Consigne A
Reproduisez fidèlement le passage de l'extrait sur la cybersécurité au Maroc qui va de « Je recommanderais de » jusqu'à « les meilleures pratiques. ».
Consigne B
Pour chaque affirmation, dites si elle s'accorde avec l'extrait sur la cybersécurité au Maroc en répondant par oui ou par non, et citez les mots de l'extrait qui le montrent : (i) la personne interrogée recommande de créer des agences nationales de cybersécurité ; (ii) elle propose de limiter la formation en cybersécurité aux universités ; (iii) elle juge secondaire la collaboration entre les secteurs public et privé.

*** Extrait

Je souhaite prendre part à l’effort régional et participer à l’élaboration d’une réglementation des technologies de l’information et des questions d’éthique et de sécurité qui en découlent. Il est également impératif de former et de faire émerger des talents dans les domaines de la cybersécurité et de l’Intelligence Artificielle, pour développer des champions africains capables de fournir des solutions souveraines et adaptées aux spécificités du continent.
 

En tant que femme leader reconnue dans le développement, quelles recommandations spécifiques donneriez-vous pour améliorer la cybersécurité au Maroc ?

Je recommanderais de renforcer les capacités institutionnelles en développant des agences nationales de cybersécurité bien équipées, capables de surveiller et de réagir efficacement aux menaces. Il est également essentiel d’investir dans la formation et la sensibilisation à tous les niveaux éducatifs, y compris l’intégration de la cybersécurité dans les programmes universitaires et la création de certifications professionnelles.
Encourager la collaboration entre les secteurs public et privé est crucial pour partager les ressources et les meilleures pratiques.

******
*** Données brutes

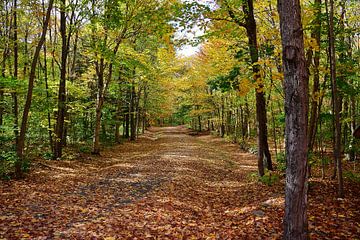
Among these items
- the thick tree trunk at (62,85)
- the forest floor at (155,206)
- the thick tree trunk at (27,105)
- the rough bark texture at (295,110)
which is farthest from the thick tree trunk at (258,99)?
the thick tree trunk at (62,85)

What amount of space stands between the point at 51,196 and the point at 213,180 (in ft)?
19.4

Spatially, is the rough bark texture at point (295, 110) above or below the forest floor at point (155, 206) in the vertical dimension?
above

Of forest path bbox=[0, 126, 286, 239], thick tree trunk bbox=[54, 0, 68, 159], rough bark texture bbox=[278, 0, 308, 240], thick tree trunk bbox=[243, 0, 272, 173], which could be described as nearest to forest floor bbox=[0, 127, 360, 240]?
forest path bbox=[0, 126, 286, 239]

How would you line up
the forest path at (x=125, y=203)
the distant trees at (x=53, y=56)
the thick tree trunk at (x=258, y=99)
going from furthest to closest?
the distant trees at (x=53, y=56), the thick tree trunk at (x=258, y=99), the forest path at (x=125, y=203)

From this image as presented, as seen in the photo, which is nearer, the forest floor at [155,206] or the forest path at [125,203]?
the forest floor at [155,206]

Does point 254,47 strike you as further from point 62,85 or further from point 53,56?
point 53,56

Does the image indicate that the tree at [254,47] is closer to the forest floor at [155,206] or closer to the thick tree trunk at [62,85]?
the forest floor at [155,206]

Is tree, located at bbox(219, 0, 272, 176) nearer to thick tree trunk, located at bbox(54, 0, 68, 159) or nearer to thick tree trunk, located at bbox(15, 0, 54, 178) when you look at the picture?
thick tree trunk, located at bbox(15, 0, 54, 178)

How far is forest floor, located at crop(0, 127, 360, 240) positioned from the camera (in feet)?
16.3

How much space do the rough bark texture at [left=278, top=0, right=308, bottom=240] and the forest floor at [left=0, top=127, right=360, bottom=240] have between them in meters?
1.23

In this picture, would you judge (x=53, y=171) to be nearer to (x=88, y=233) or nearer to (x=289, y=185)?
(x=88, y=233)

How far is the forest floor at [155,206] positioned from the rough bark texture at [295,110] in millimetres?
1227

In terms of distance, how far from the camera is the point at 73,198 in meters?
7.26

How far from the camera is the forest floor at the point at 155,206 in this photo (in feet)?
16.3
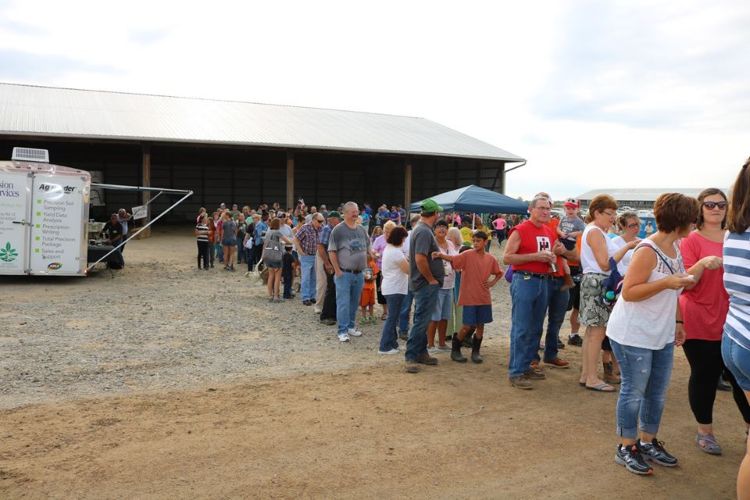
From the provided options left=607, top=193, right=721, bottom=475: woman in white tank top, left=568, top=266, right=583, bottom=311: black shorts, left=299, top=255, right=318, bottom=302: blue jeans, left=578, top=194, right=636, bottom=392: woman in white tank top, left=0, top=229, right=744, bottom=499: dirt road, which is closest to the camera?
left=0, top=229, right=744, bottom=499: dirt road

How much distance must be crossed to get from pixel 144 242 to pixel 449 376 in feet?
60.2

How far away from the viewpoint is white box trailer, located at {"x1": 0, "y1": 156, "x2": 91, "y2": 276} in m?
11.8

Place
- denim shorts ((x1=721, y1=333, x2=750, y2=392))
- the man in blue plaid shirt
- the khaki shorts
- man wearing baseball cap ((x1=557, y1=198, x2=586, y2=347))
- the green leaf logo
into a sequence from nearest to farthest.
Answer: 1. denim shorts ((x1=721, y1=333, x2=750, y2=392))
2. the khaki shorts
3. man wearing baseball cap ((x1=557, y1=198, x2=586, y2=347))
4. the man in blue plaid shirt
5. the green leaf logo

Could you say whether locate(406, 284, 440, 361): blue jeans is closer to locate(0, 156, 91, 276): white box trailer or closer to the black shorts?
the black shorts

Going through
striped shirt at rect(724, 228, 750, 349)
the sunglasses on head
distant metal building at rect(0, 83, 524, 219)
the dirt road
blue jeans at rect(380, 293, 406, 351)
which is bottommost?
the dirt road

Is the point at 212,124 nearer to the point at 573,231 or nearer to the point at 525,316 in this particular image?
the point at 573,231

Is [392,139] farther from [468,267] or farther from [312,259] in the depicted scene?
[468,267]

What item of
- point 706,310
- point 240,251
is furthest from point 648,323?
point 240,251

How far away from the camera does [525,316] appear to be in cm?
562

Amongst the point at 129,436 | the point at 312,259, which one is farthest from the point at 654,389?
the point at 312,259

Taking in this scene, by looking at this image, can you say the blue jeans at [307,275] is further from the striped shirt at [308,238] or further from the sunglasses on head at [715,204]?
the sunglasses on head at [715,204]

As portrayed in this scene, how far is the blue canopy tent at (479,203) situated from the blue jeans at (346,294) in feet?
22.3

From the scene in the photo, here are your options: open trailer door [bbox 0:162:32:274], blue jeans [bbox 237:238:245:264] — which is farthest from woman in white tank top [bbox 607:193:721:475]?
blue jeans [bbox 237:238:245:264]

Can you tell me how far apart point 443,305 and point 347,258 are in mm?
1396
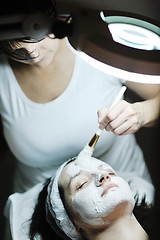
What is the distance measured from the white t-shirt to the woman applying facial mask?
0.23 feet

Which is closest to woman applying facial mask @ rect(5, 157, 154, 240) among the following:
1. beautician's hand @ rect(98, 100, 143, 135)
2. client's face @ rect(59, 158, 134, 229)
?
client's face @ rect(59, 158, 134, 229)

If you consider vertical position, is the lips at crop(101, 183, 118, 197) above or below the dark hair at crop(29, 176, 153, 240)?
above

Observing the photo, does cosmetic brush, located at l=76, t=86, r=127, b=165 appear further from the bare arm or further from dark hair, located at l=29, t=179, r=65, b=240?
dark hair, located at l=29, t=179, r=65, b=240

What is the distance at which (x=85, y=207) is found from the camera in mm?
958

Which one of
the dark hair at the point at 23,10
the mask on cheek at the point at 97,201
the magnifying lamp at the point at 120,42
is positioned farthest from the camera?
the mask on cheek at the point at 97,201

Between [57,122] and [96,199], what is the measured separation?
0.28 m

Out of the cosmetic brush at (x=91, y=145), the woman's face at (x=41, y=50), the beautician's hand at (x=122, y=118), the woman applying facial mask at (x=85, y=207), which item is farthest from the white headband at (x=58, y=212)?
the woman's face at (x=41, y=50)

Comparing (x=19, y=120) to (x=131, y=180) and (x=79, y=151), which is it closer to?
(x=79, y=151)

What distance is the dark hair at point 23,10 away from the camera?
0.78 m

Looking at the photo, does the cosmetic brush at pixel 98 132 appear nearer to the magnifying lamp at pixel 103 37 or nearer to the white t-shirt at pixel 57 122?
the white t-shirt at pixel 57 122

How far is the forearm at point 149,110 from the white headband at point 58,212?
311 mm

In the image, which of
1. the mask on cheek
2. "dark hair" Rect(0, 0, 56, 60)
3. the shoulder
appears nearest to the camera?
"dark hair" Rect(0, 0, 56, 60)

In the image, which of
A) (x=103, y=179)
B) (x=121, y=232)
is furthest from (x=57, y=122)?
(x=121, y=232)

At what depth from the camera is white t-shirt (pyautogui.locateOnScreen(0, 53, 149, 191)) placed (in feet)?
3.55
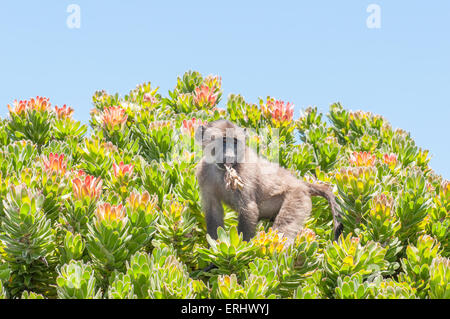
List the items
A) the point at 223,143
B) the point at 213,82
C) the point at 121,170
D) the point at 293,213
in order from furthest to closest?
the point at 213,82
the point at 223,143
the point at 293,213
the point at 121,170

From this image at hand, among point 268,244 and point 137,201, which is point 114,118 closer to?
point 137,201

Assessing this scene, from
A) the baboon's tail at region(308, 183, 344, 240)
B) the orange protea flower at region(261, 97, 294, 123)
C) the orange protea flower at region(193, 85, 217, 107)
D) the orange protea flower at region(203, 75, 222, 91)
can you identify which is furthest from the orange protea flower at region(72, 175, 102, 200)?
the orange protea flower at region(203, 75, 222, 91)

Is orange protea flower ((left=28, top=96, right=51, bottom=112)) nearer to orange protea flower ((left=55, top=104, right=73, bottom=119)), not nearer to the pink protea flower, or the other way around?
orange protea flower ((left=55, top=104, right=73, bottom=119))

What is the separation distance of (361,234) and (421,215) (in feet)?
2.26

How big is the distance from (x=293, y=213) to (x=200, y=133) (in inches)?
59.9

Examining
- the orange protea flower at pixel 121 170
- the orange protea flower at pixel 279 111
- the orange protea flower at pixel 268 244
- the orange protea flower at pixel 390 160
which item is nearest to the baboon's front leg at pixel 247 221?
the orange protea flower at pixel 268 244

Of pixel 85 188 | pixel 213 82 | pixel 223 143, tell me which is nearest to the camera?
pixel 85 188

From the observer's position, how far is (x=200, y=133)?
620 cm

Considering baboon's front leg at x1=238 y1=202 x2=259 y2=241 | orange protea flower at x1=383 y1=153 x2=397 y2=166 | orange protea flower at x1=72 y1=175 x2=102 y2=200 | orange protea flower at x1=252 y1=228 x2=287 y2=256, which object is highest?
orange protea flower at x1=72 y1=175 x2=102 y2=200

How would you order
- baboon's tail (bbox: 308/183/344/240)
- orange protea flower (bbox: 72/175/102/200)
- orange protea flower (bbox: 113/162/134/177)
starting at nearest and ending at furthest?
orange protea flower (bbox: 72/175/102/200)
baboon's tail (bbox: 308/183/344/240)
orange protea flower (bbox: 113/162/134/177)

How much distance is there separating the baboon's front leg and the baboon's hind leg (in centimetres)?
31

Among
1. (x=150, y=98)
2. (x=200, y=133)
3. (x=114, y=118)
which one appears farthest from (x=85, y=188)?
(x=150, y=98)

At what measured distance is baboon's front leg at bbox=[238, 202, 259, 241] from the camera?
213 inches
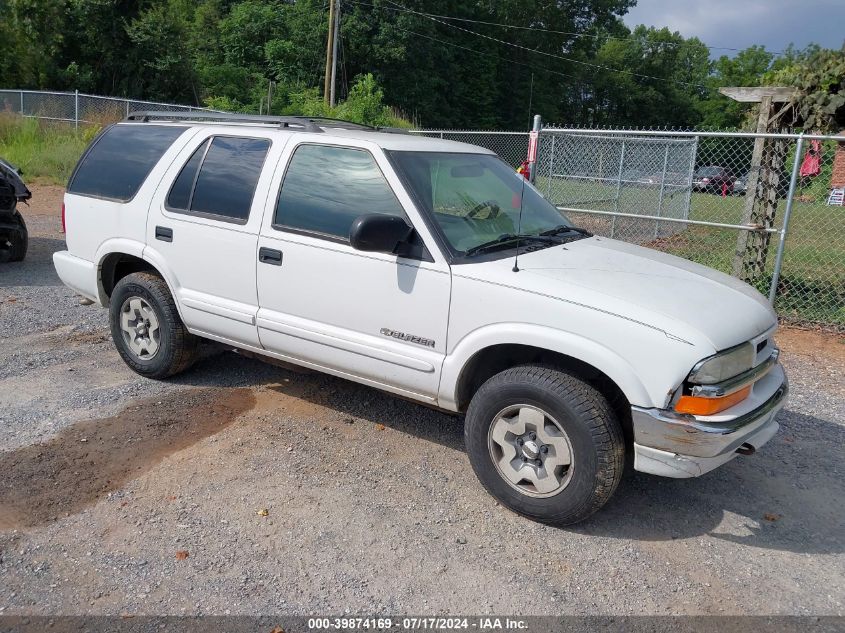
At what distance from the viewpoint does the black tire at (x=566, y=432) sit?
3.45 meters

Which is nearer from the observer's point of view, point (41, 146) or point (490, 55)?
point (41, 146)

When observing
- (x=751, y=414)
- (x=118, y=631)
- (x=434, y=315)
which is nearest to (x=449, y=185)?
(x=434, y=315)

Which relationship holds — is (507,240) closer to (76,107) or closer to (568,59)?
(76,107)

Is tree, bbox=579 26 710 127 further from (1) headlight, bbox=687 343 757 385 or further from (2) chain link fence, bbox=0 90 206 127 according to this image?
(1) headlight, bbox=687 343 757 385

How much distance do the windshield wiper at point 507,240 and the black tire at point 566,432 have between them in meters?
0.71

******

Corrigé rédigé A
Je recommanderais de renforcer les capacités institutionnelles en développant des agences nationales de cybersécurité bien équipées, capables de surveiller et de réagir efficacement aux menaces. Il est également essentiel d’investir dans la formation et la sensibilisation à tous les niveaux éducatifs, y compris l’intégration de la cybersécurité dans les programmes universitaires et la création de certifications professionnelles.
Encourager la collaboration entre les secteurs public et privé est crucial pour partager les ressources et les meilleures pratiques.

Corrigé rédigé B
(i) Oui : « en développant des agences nationales de cybersécurité bien équipées ».
(ii) Non : « à tous les niveaux éducatifs ».
(iii) Non : « est crucial pour partager les ressources et les meilleures pratiques ».